Eduardo Bueno em Canal Buenas Idéias, 100° episódio: “A devastação das Missões”
3 de abril de 2019, quarta-feira. Há 5 anos
Essa História, não é que eu goste, mas essa História é incrível que ela nunca tenha sido contada, essa História é que realmente tinha que cair no ENEM. Essa é uma História que todos nós tínhamos que conhecer, porque a História não se divide entre bons e maus, entre mocinhos e bandidos, mas nesse caso específico o lado de "lá", o lado que destruiu as Missões sim, é o lado do vilão. Não tem outra interpretação. A História é complexa, a História é múltipla, a História é quase "furta-cor", a História é camaleônica.

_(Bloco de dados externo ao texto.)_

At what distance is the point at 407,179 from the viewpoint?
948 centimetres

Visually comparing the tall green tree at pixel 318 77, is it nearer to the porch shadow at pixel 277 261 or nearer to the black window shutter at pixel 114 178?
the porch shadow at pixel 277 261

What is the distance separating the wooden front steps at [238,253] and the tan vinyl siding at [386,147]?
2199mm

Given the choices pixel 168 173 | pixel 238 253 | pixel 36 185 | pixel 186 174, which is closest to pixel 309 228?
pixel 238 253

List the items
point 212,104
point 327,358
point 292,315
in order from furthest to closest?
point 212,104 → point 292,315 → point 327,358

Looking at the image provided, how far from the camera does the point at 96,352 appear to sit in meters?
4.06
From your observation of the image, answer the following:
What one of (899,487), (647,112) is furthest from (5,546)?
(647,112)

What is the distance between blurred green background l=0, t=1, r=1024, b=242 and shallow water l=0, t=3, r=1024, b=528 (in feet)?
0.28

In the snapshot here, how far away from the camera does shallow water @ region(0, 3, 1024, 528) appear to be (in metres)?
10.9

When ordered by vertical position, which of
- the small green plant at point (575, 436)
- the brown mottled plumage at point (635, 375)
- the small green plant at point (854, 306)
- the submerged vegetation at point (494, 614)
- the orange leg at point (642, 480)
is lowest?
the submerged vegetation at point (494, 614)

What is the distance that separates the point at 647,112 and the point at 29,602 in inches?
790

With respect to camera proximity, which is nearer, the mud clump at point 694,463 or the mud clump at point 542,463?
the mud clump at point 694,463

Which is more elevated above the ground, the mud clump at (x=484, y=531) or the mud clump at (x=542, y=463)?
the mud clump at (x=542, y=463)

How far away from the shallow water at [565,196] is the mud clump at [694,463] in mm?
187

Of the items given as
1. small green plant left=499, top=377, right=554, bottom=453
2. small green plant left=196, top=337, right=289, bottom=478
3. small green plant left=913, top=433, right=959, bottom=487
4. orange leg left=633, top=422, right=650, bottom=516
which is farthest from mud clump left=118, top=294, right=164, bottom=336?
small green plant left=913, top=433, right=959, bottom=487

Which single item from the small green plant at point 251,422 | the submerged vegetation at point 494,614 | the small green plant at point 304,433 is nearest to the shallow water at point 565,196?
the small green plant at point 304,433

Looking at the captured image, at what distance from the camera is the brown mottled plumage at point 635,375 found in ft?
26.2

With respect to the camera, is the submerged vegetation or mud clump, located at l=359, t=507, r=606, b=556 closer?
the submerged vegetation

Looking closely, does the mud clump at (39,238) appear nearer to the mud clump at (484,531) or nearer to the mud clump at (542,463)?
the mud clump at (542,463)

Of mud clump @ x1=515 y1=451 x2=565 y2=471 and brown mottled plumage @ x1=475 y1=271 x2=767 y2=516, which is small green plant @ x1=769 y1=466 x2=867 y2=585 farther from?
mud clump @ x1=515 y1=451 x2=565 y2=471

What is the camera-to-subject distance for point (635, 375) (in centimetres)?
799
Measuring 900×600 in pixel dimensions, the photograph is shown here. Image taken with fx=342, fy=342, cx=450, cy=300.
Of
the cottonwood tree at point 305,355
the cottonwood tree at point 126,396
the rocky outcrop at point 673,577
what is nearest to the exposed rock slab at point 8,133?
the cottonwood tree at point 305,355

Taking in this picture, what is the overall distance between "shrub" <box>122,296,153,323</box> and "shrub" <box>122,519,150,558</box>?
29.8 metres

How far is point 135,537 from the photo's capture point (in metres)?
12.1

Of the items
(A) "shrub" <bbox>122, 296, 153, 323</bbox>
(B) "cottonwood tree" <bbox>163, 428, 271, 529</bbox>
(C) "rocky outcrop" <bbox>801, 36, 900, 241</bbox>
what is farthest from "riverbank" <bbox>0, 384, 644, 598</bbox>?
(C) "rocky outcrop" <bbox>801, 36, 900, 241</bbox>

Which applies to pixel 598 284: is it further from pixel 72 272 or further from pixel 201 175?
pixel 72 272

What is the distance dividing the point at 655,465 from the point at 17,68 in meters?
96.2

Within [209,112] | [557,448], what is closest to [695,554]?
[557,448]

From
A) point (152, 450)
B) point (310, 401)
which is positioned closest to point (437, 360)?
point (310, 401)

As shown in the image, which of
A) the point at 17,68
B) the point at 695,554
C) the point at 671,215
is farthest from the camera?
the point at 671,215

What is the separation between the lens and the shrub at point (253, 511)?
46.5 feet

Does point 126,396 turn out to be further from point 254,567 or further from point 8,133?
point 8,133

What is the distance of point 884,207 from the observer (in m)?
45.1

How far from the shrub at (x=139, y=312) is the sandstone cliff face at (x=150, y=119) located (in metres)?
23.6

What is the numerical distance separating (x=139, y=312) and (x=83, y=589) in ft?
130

Além de tudo, se diz que o passado está sempre mudando, porque ele depende das interpretações do presente, como o presente está sempre mudando, você interpreta o passado de formas diferentes. Que bela lição! Só que nesse caso específico só tem um lado, que essa devastação, imposta ao primeiro período das Missões, o período que vai de 1609 á 1641, não tem desculpa...
Portanto, a origem de São Paulo está ligada a escravização dos índios. Só que isso daria uma grande guinada, uma enorme guinada, a partir de 1591, quando Portugal e Espanha já estavam unidas sob a União Ibérica, e chega um Governador-Geral do Brasil, chamado Dom Francisco de Souza (1540-1611). E é ele que cria essas milícias para-militares. De São Paulo já saiam expedições exploradoras para toda a região em seu entorno desde 1530, 1531. Mas ele, Dom Francisco, que militariza essas incursões. Ele dá roteiros, estabelece o número de pessoas que deveriam fazer parte da tropa e até capelães, ou capelões, padres iam junto nessas expedições, que serviam basicamente para escravizar indígenas.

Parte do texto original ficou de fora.